A crowd-sourced list of SDKs and how they protect their downloads with HTTPS.
Based on the Trusting SDKs post by @KrauseFx this repo contains a crowd-sourced list of SDKs and their status when it comes to security when downloading the binary or source code.

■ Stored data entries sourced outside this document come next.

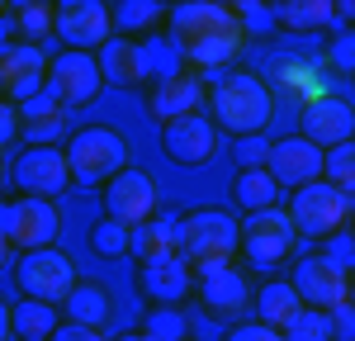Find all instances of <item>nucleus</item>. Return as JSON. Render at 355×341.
I'll return each mask as SVG.
<instances>
[{
    "label": "nucleus",
    "mask_w": 355,
    "mask_h": 341,
    "mask_svg": "<svg viewBox=\"0 0 355 341\" xmlns=\"http://www.w3.org/2000/svg\"><path fill=\"white\" fill-rule=\"evenodd\" d=\"M209 105H214V123L237 138H256L275 114L266 81H256L246 71H232L227 81H218V90H209Z\"/></svg>",
    "instance_id": "obj_1"
},
{
    "label": "nucleus",
    "mask_w": 355,
    "mask_h": 341,
    "mask_svg": "<svg viewBox=\"0 0 355 341\" xmlns=\"http://www.w3.org/2000/svg\"><path fill=\"white\" fill-rule=\"evenodd\" d=\"M67 166H71L76 185H110L119 170H128V142L110 123L76 128L67 142Z\"/></svg>",
    "instance_id": "obj_2"
},
{
    "label": "nucleus",
    "mask_w": 355,
    "mask_h": 341,
    "mask_svg": "<svg viewBox=\"0 0 355 341\" xmlns=\"http://www.w3.org/2000/svg\"><path fill=\"white\" fill-rule=\"evenodd\" d=\"M242 247V227L223 209H194L180 218V256L190 265H227V256Z\"/></svg>",
    "instance_id": "obj_3"
},
{
    "label": "nucleus",
    "mask_w": 355,
    "mask_h": 341,
    "mask_svg": "<svg viewBox=\"0 0 355 341\" xmlns=\"http://www.w3.org/2000/svg\"><path fill=\"white\" fill-rule=\"evenodd\" d=\"M15 284H19V294L24 299H38V304H67V294H71V284H76V265H71V256L53 252V247H43V252H24L15 261Z\"/></svg>",
    "instance_id": "obj_4"
},
{
    "label": "nucleus",
    "mask_w": 355,
    "mask_h": 341,
    "mask_svg": "<svg viewBox=\"0 0 355 341\" xmlns=\"http://www.w3.org/2000/svg\"><path fill=\"white\" fill-rule=\"evenodd\" d=\"M351 204L355 199H346L341 190H331L327 180H318V185L294 190V204H289L284 213H289L294 232H303V237H327V232H336V227L351 218Z\"/></svg>",
    "instance_id": "obj_5"
},
{
    "label": "nucleus",
    "mask_w": 355,
    "mask_h": 341,
    "mask_svg": "<svg viewBox=\"0 0 355 341\" xmlns=\"http://www.w3.org/2000/svg\"><path fill=\"white\" fill-rule=\"evenodd\" d=\"M166 24H171V48L185 53V48L214 38V33L242 28V19H237V10L223 5V0H185V5H175V10L166 15Z\"/></svg>",
    "instance_id": "obj_6"
},
{
    "label": "nucleus",
    "mask_w": 355,
    "mask_h": 341,
    "mask_svg": "<svg viewBox=\"0 0 355 341\" xmlns=\"http://www.w3.org/2000/svg\"><path fill=\"white\" fill-rule=\"evenodd\" d=\"M237 252L256 265V270H270L284 256L294 252V223L284 209H266V213H246L242 223V247Z\"/></svg>",
    "instance_id": "obj_7"
},
{
    "label": "nucleus",
    "mask_w": 355,
    "mask_h": 341,
    "mask_svg": "<svg viewBox=\"0 0 355 341\" xmlns=\"http://www.w3.org/2000/svg\"><path fill=\"white\" fill-rule=\"evenodd\" d=\"M294 294L303 299V308H318V313H331L336 304H346V289H351V275L341 261L331 256H308L294 265Z\"/></svg>",
    "instance_id": "obj_8"
},
{
    "label": "nucleus",
    "mask_w": 355,
    "mask_h": 341,
    "mask_svg": "<svg viewBox=\"0 0 355 341\" xmlns=\"http://www.w3.org/2000/svg\"><path fill=\"white\" fill-rule=\"evenodd\" d=\"M110 28H114L110 5H100V0H67L57 10L53 33L67 43V53H90V48L110 43Z\"/></svg>",
    "instance_id": "obj_9"
},
{
    "label": "nucleus",
    "mask_w": 355,
    "mask_h": 341,
    "mask_svg": "<svg viewBox=\"0 0 355 341\" xmlns=\"http://www.w3.org/2000/svg\"><path fill=\"white\" fill-rule=\"evenodd\" d=\"M19 195L28 199H53L71 185V166H67V152L62 147H28L24 157L10 166Z\"/></svg>",
    "instance_id": "obj_10"
},
{
    "label": "nucleus",
    "mask_w": 355,
    "mask_h": 341,
    "mask_svg": "<svg viewBox=\"0 0 355 341\" xmlns=\"http://www.w3.org/2000/svg\"><path fill=\"white\" fill-rule=\"evenodd\" d=\"M322 161H327V152L313 147V142L299 133V138L270 142V161H266V170L275 175L279 190H303V185H318V180H322Z\"/></svg>",
    "instance_id": "obj_11"
},
{
    "label": "nucleus",
    "mask_w": 355,
    "mask_h": 341,
    "mask_svg": "<svg viewBox=\"0 0 355 341\" xmlns=\"http://www.w3.org/2000/svg\"><path fill=\"white\" fill-rule=\"evenodd\" d=\"M100 85H105V76H100V62L90 53H62L48 62V90L62 100V110L90 105L100 95Z\"/></svg>",
    "instance_id": "obj_12"
},
{
    "label": "nucleus",
    "mask_w": 355,
    "mask_h": 341,
    "mask_svg": "<svg viewBox=\"0 0 355 341\" xmlns=\"http://www.w3.org/2000/svg\"><path fill=\"white\" fill-rule=\"evenodd\" d=\"M162 147H166V157L180 161V166H204V161H214V152H218V123L204 119V114L162 123Z\"/></svg>",
    "instance_id": "obj_13"
},
{
    "label": "nucleus",
    "mask_w": 355,
    "mask_h": 341,
    "mask_svg": "<svg viewBox=\"0 0 355 341\" xmlns=\"http://www.w3.org/2000/svg\"><path fill=\"white\" fill-rule=\"evenodd\" d=\"M105 209H110V218L119 223H147L152 213H157V185H152V175L147 170H119L110 185H105Z\"/></svg>",
    "instance_id": "obj_14"
},
{
    "label": "nucleus",
    "mask_w": 355,
    "mask_h": 341,
    "mask_svg": "<svg viewBox=\"0 0 355 341\" xmlns=\"http://www.w3.org/2000/svg\"><path fill=\"white\" fill-rule=\"evenodd\" d=\"M0 81H5V100L10 105H24L38 90H48V57L28 43H15L0 53Z\"/></svg>",
    "instance_id": "obj_15"
},
{
    "label": "nucleus",
    "mask_w": 355,
    "mask_h": 341,
    "mask_svg": "<svg viewBox=\"0 0 355 341\" xmlns=\"http://www.w3.org/2000/svg\"><path fill=\"white\" fill-rule=\"evenodd\" d=\"M57 227H62V218H57L53 199H28V195H19L15 204H10V247L43 252V247H53Z\"/></svg>",
    "instance_id": "obj_16"
},
{
    "label": "nucleus",
    "mask_w": 355,
    "mask_h": 341,
    "mask_svg": "<svg viewBox=\"0 0 355 341\" xmlns=\"http://www.w3.org/2000/svg\"><path fill=\"white\" fill-rule=\"evenodd\" d=\"M355 133V110L346 100H336V95H318L308 110H303V138L313 142V147H341V142H351Z\"/></svg>",
    "instance_id": "obj_17"
},
{
    "label": "nucleus",
    "mask_w": 355,
    "mask_h": 341,
    "mask_svg": "<svg viewBox=\"0 0 355 341\" xmlns=\"http://www.w3.org/2000/svg\"><path fill=\"white\" fill-rule=\"evenodd\" d=\"M137 289L157 304V308H180V299L194 289L190 261L185 256H171V261H152L137 270Z\"/></svg>",
    "instance_id": "obj_18"
},
{
    "label": "nucleus",
    "mask_w": 355,
    "mask_h": 341,
    "mask_svg": "<svg viewBox=\"0 0 355 341\" xmlns=\"http://www.w3.org/2000/svg\"><path fill=\"white\" fill-rule=\"evenodd\" d=\"M194 289H199L204 308H209V313H223V317L242 313L246 299H251L242 270H232V265H204V270L194 275Z\"/></svg>",
    "instance_id": "obj_19"
},
{
    "label": "nucleus",
    "mask_w": 355,
    "mask_h": 341,
    "mask_svg": "<svg viewBox=\"0 0 355 341\" xmlns=\"http://www.w3.org/2000/svg\"><path fill=\"white\" fill-rule=\"evenodd\" d=\"M95 62H100V76L110 85L152 81V53H147V43H133V38H110L105 53L95 57Z\"/></svg>",
    "instance_id": "obj_20"
},
{
    "label": "nucleus",
    "mask_w": 355,
    "mask_h": 341,
    "mask_svg": "<svg viewBox=\"0 0 355 341\" xmlns=\"http://www.w3.org/2000/svg\"><path fill=\"white\" fill-rule=\"evenodd\" d=\"M204 100H209L204 81L190 76V71H180V76H171V81H157V90H152V114H157L162 123H175V119L199 114Z\"/></svg>",
    "instance_id": "obj_21"
},
{
    "label": "nucleus",
    "mask_w": 355,
    "mask_h": 341,
    "mask_svg": "<svg viewBox=\"0 0 355 341\" xmlns=\"http://www.w3.org/2000/svg\"><path fill=\"white\" fill-rule=\"evenodd\" d=\"M128 252L137 256V265H152V261L180 256V223L166 218V213H152L147 223H137L133 232H128Z\"/></svg>",
    "instance_id": "obj_22"
},
{
    "label": "nucleus",
    "mask_w": 355,
    "mask_h": 341,
    "mask_svg": "<svg viewBox=\"0 0 355 341\" xmlns=\"http://www.w3.org/2000/svg\"><path fill=\"white\" fill-rule=\"evenodd\" d=\"M303 313V299L294 294V284L289 280H275V284H261V294H256V317L275 327V332H284L294 317Z\"/></svg>",
    "instance_id": "obj_23"
},
{
    "label": "nucleus",
    "mask_w": 355,
    "mask_h": 341,
    "mask_svg": "<svg viewBox=\"0 0 355 341\" xmlns=\"http://www.w3.org/2000/svg\"><path fill=\"white\" fill-rule=\"evenodd\" d=\"M110 313H114V304H110V294H105V284H95V280L71 284V294H67V317H71V322L100 332V327L110 322Z\"/></svg>",
    "instance_id": "obj_24"
},
{
    "label": "nucleus",
    "mask_w": 355,
    "mask_h": 341,
    "mask_svg": "<svg viewBox=\"0 0 355 341\" xmlns=\"http://www.w3.org/2000/svg\"><path fill=\"white\" fill-rule=\"evenodd\" d=\"M10 322H15V337L19 341H53V332L62 327L57 308L53 304H38V299H24L19 308H10Z\"/></svg>",
    "instance_id": "obj_25"
},
{
    "label": "nucleus",
    "mask_w": 355,
    "mask_h": 341,
    "mask_svg": "<svg viewBox=\"0 0 355 341\" xmlns=\"http://www.w3.org/2000/svg\"><path fill=\"white\" fill-rule=\"evenodd\" d=\"M232 199L242 204L246 213H266V209H275V199H279V185H275L270 170H237Z\"/></svg>",
    "instance_id": "obj_26"
},
{
    "label": "nucleus",
    "mask_w": 355,
    "mask_h": 341,
    "mask_svg": "<svg viewBox=\"0 0 355 341\" xmlns=\"http://www.w3.org/2000/svg\"><path fill=\"white\" fill-rule=\"evenodd\" d=\"M237 53H242V28H227V33H214V38H204V43L185 48L180 57H190L199 71H218V67H227Z\"/></svg>",
    "instance_id": "obj_27"
},
{
    "label": "nucleus",
    "mask_w": 355,
    "mask_h": 341,
    "mask_svg": "<svg viewBox=\"0 0 355 341\" xmlns=\"http://www.w3.org/2000/svg\"><path fill=\"white\" fill-rule=\"evenodd\" d=\"M275 19H284V24L299 28V33H308V28H327V24H341L331 0H289V5H279V10H275Z\"/></svg>",
    "instance_id": "obj_28"
},
{
    "label": "nucleus",
    "mask_w": 355,
    "mask_h": 341,
    "mask_svg": "<svg viewBox=\"0 0 355 341\" xmlns=\"http://www.w3.org/2000/svg\"><path fill=\"white\" fill-rule=\"evenodd\" d=\"M322 180H327L331 190H341L346 199H355V138L327 152V161H322Z\"/></svg>",
    "instance_id": "obj_29"
},
{
    "label": "nucleus",
    "mask_w": 355,
    "mask_h": 341,
    "mask_svg": "<svg viewBox=\"0 0 355 341\" xmlns=\"http://www.w3.org/2000/svg\"><path fill=\"white\" fill-rule=\"evenodd\" d=\"M114 24L128 28V33H142V28H152L157 19H166L171 10L166 5H157V0H119V5H110Z\"/></svg>",
    "instance_id": "obj_30"
},
{
    "label": "nucleus",
    "mask_w": 355,
    "mask_h": 341,
    "mask_svg": "<svg viewBox=\"0 0 355 341\" xmlns=\"http://www.w3.org/2000/svg\"><path fill=\"white\" fill-rule=\"evenodd\" d=\"M53 24H57L53 5H38V0H33V5H19V10H15V33H24L28 48H33L43 33H53Z\"/></svg>",
    "instance_id": "obj_31"
},
{
    "label": "nucleus",
    "mask_w": 355,
    "mask_h": 341,
    "mask_svg": "<svg viewBox=\"0 0 355 341\" xmlns=\"http://www.w3.org/2000/svg\"><path fill=\"white\" fill-rule=\"evenodd\" d=\"M128 232H133V227L128 223H119V218H110V213H105V218H100V223L90 227V247H95V256H123L128 252Z\"/></svg>",
    "instance_id": "obj_32"
},
{
    "label": "nucleus",
    "mask_w": 355,
    "mask_h": 341,
    "mask_svg": "<svg viewBox=\"0 0 355 341\" xmlns=\"http://www.w3.org/2000/svg\"><path fill=\"white\" fill-rule=\"evenodd\" d=\"M147 327H142V337L147 341H185V313L180 308H157L142 317Z\"/></svg>",
    "instance_id": "obj_33"
},
{
    "label": "nucleus",
    "mask_w": 355,
    "mask_h": 341,
    "mask_svg": "<svg viewBox=\"0 0 355 341\" xmlns=\"http://www.w3.org/2000/svg\"><path fill=\"white\" fill-rule=\"evenodd\" d=\"M284 341H331V317L318 308H303L289 327H284Z\"/></svg>",
    "instance_id": "obj_34"
},
{
    "label": "nucleus",
    "mask_w": 355,
    "mask_h": 341,
    "mask_svg": "<svg viewBox=\"0 0 355 341\" xmlns=\"http://www.w3.org/2000/svg\"><path fill=\"white\" fill-rule=\"evenodd\" d=\"M15 110H19V128H28V123H43V119H57V114H67V110H62V100H57L53 90H38L33 100L15 105Z\"/></svg>",
    "instance_id": "obj_35"
},
{
    "label": "nucleus",
    "mask_w": 355,
    "mask_h": 341,
    "mask_svg": "<svg viewBox=\"0 0 355 341\" xmlns=\"http://www.w3.org/2000/svg\"><path fill=\"white\" fill-rule=\"evenodd\" d=\"M237 161H242V170H266V161H270V142L261 138H237Z\"/></svg>",
    "instance_id": "obj_36"
},
{
    "label": "nucleus",
    "mask_w": 355,
    "mask_h": 341,
    "mask_svg": "<svg viewBox=\"0 0 355 341\" xmlns=\"http://www.w3.org/2000/svg\"><path fill=\"white\" fill-rule=\"evenodd\" d=\"M62 133H67V114H57V119H43V123H28V128H24L28 147H53Z\"/></svg>",
    "instance_id": "obj_37"
},
{
    "label": "nucleus",
    "mask_w": 355,
    "mask_h": 341,
    "mask_svg": "<svg viewBox=\"0 0 355 341\" xmlns=\"http://www.w3.org/2000/svg\"><path fill=\"white\" fill-rule=\"evenodd\" d=\"M223 341H284V332H275V327H266V322H237Z\"/></svg>",
    "instance_id": "obj_38"
},
{
    "label": "nucleus",
    "mask_w": 355,
    "mask_h": 341,
    "mask_svg": "<svg viewBox=\"0 0 355 341\" xmlns=\"http://www.w3.org/2000/svg\"><path fill=\"white\" fill-rule=\"evenodd\" d=\"M327 317H331V341H355V308L351 304H336Z\"/></svg>",
    "instance_id": "obj_39"
},
{
    "label": "nucleus",
    "mask_w": 355,
    "mask_h": 341,
    "mask_svg": "<svg viewBox=\"0 0 355 341\" xmlns=\"http://www.w3.org/2000/svg\"><path fill=\"white\" fill-rule=\"evenodd\" d=\"M237 15H242V24L246 28H256V33H266V28L275 24V10L270 5H232Z\"/></svg>",
    "instance_id": "obj_40"
},
{
    "label": "nucleus",
    "mask_w": 355,
    "mask_h": 341,
    "mask_svg": "<svg viewBox=\"0 0 355 341\" xmlns=\"http://www.w3.org/2000/svg\"><path fill=\"white\" fill-rule=\"evenodd\" d=\"M331 62L346 67V71H355V33H341V38L331 43Z\"/></svg>",
    "instance_id": "obj_41"
},
{
    "label": "nucleus",
    "mask_w": 355,
    "mask_h": 341,
    "mask_svg": "<svg viewBox=\"0 0 355 341\" xmlns=\"http://www.w3.org/2000/svg\"><path fill=\"white\" fill-rule=\"evenodd\" d=\"M53 341H105V337H100L95 327H81V322H62L53 332Z\"/></svg>",
    "instance_id": "obj_42"
},
{
    "label": "nucleus",
    "mask_w": 355,
    "mask_h": 341,
    "mask_svg": "<svg viewBox=\"0 0 355 341\" xmlns=\"http://www.w3.org/2000/svg\"><path fill=\"white\" fill-rule=\"evenodd\" d=\"M15 133H19V110H15L10 100H0V147L15 138Z\"/></svg>",
    "instance_id": "obj_43"
},
{
    "label": "nucleus",
    "mask_w": 355,
    "mask_h": 341,
    "mask_svg": "<svg viewBox=\"0 0 355 341\" xmlns=\"http://www.w3.org/2000/svg\"><path fill=\"white\" fill-rule=\"evenodd\" d=\"M10 33H15V19H5V5H0V53L10 48Z\"/></svg>",
    "instance_id": "obj_44"
},
{
    "label": "nucleus",
    "mask_w": 355,
    "mask_h": 341,
    "mask_svg": "<svg viewBox=\"0 0 355 341\" xmlns=\"http://www.w3.org/2000/svg\"><path fill=\"white\" fill-rule=\"evenodd\" d=\"M15 337V322H10V308H5V299H0V341Z\"/></svg>",
    "instance_id": "obj_45"
},
{
    "label": "nucleus",
    "mask_w": 355,
    "mask_h": 341,
    "mask_svg": "<svg viewBox=\"0 0 355 341\" xmlns=\"http://www.w3.org/2000/svg\"><path fill=\"white\" fill-rule=\"evenodd\" d=\"M0 242L10 247V204L5 199H0Z\"/></svg>",
    "instance_id": "obj_46"
},
{
    "label": "nucleus",
    "mask_w": 355,
    "mask_h": 341,
    "mask_svg": "<svg viewBox=\"0 0 355 341\" xmlns=\"http://www.w3.org/2000/svg\"><path fill=\"white\" fill-rule=\"evenodd\" d=\"M336 19H355V0H346V5H336Z\"/></svg>",
    "instance_id": "obj_47"
},
{
    "label": "nucleus",
    "mask_w": 355,
    "mask_h": 341,
    "mask_svg": "<svg viewBox=\"0 0 355 341\" xmlns=\"http://www.w3.org/2000/svg\"><path fill=\"white\" fill-rule=\"evenodd\" d=\"M114 341H147L142 332H123V337H114Z\"/></svg>",
    "instance_id": "obj_48"
},
{
    "label": "nucleus",
    "mask_w": 355,
    "mask_h": 341,
    "mask_svg": "<svg viewBox=\"0 0 355 341\" xmlns=\"http://www.w3.org/2000/svg\"><path fill=\"white\" fill-rule=\"evenodd\" d=\"M5 265H10V247L0 242V270H5Z\"/></svg>",
    "instance_id": "obj_49"
},
{
    "label": "nucleus",
    "mask_w": 355,
    "mask_h": 341,
    "mask_svg": "<svg viewBox=\"0 0 355 341\" xmlns=\"http://www.w3.org/2000/svg\"><path fill=\"white\" fill-rule=\"evenodd\" d=\"M346 304L355 308V275H351V289H346Z\"/></svg>",
    "instance_id": "obj_50"
},
{
    "label": "nucleus",
    "mask_w": 355,
    "mask_h": 341,
    "mask_svg": "<svg viewBox=\"0 0 355 341\" xmlns=\"http://www.w3.org/2000/svg\"><path fill=\"white\" fill-rule=\"evenodd\" d=\"M0 180H5V161H0Z\"/></svg>",
    "instance_id": "obj_51"
},
{
    "label": "nucleus",
    "mask_w": 355,
    "mask_h": 341,
    "mask_svg": "<svg viewBox=\"0 0 355 341\" xmlns=\"http://www.w3.org/2000/svg\"><path fill=\"white\" fill-rule=\"evenodd\" d=\"M351 247H355V237H351Z\"/></svg>",
    "instance_id": "obj_52"
},
{
    "label": "nucleus",
    "mask_w": 355,
    "mask_h": 341,
    "mask_svg": "<svg viewBox=\"0 0 355 341\" xmlns=\"http://www.w3.org/2000/svg\"><path fill=\"white\" fill-rule=\"evenodd\" d=\"M185 341H190V337H185Z\"/></svg>",
    "instance_id": "obj_53"
}]
</instances>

You can get a list of the most used iOS SDKs on AppSight
| SDK | Has official CocoaPod | Website that links encrypted | Download uses HTTPS | Open Source |
|---|---|---|---|---|
| Facebook SDK | ✅ | ✅ | ✅ | ✅ |
| AWS SDK | ✅ | ✅ | ✅ | ✅ |
| AppsFlyer | ✅ | ✅ | ✅ | |
| Realm | ✅ | ✅ | ✅ | |
| Mixpanel | ✅ | ✅ | ✅ | ✅ |
| Braintree | ✅ | ✅ | ✅ | ✅ |
| Branch | ✅ | ✅ | ✅ | ✅ |
| Bugfender | ✅ | ✅ | ✅ | |
| Bugsee | ✅ | ✅ | ✅ | |
| Amplitude | ✅ | ✅ | ✅ | ✅ |
| Appsee | ✅ | ✅ | ✅ | |
| Crashlytics | ✅ | ✅ | ✅ | |
| Firebase | ✅ | ✅ | ✅ | |
| Heap | ✅ | ✅ | ✅ | |
| leanplum | ✅ | ✅ | ✅ | ✅ |
| Chartboost | ❌ | ✅ | ❌ | |
| AskingPoint | ❌ | ✅ | ❌ | |
| Google Analytics | ✅ | ✅ | ✅ | |
| Customerly SDK | ✅ | ✅ | ✅ | ✅ |
| VS App Center | ✅ | ✅ | ✅ | ✅ |
| Evernote SDK | ✅ | ✅ | ✅ | ✅ |
| Carnival SDK | ✅ | ✅ | ✅ | |
| PSPDFKit for iOS/macOS | ✅ | ✅ | ✅ | |
| Instabug | ✅ | ✅ | ✅ | |
| Intercom iOS SDK | ✅ | ✅ | ✅ | |
| Zendesk Support SDK | ✅ | ✅ | ✅ | |
| Zendesk Chat SDK | ✅ | ✅ | ✅ | |
| Sentry SDK | ✅ | ✅ | ✅ | ✅ |
| PhotoEditor SDK iOS | ✅ | ✅ | ✅ | |
| Pusher Beams iOS SDK | ✅ | ✅ | ✅ | ✅ |
| Scanbot SDK for iOS | ✅ | ✅ | ✅ | |
| Video Editor SDK iOS | ✅ | ✅ | ✅ | |
| Face AR SDK | ✅ | ✅ | ✅ |
- ✅ A CocoaPod is available on CocoaPods.org, and is maintained by the company providing the SDK.
- ❌ No CocoaPod is available, or the pod that's available is published or maintained by a third party
As soon as the pod is maintained by a third party, the SDK is out of the control of the company providing it, adding an extra layer of security risks.
- ✅ The website linking to the download of the SDK (or the CocoaPods page) is HTTPS encrypted by default
- ❌ The website linking to the download uses unencrypted HTTP
This is critical, as by having the marketing or docs page be unencrypted allows an attack to re-write any links to different URLs, as described in trusting SDKs in the Localytics section.
This section is about the Manual Installation section most SDKs provides. As mentioned in trusting SDKs most of the pods on CocoaPods are secure.
- ✅ The download of the SDK happens via HTTPS by default
- ❌ The download of the SDK uses unencrypted HTTP by default, or doesn't support HTTPS at all
If the download doesn't happen via HTTPS be extra cautious when using the SDK, and notify the SDK provider.
- ✅ The SDK is open source, meaning you can see what kind of data the SDK tracks, and what web hosts it accesses
⚠️ The SDK is not open source - this doesn't mean it's bad, it just means you can't see what the SDK does
The risks of a closed source SDK is described in detail in trusting SDKs. In particular when it comes to accessing user data, keychain entries and photos this might add an risk.
This repo is community-driven. To update the information of an SDK, just submit a Pull Request to this repo. You can use the GitHub online editor to easily edit text online, without having to manually clone the repo.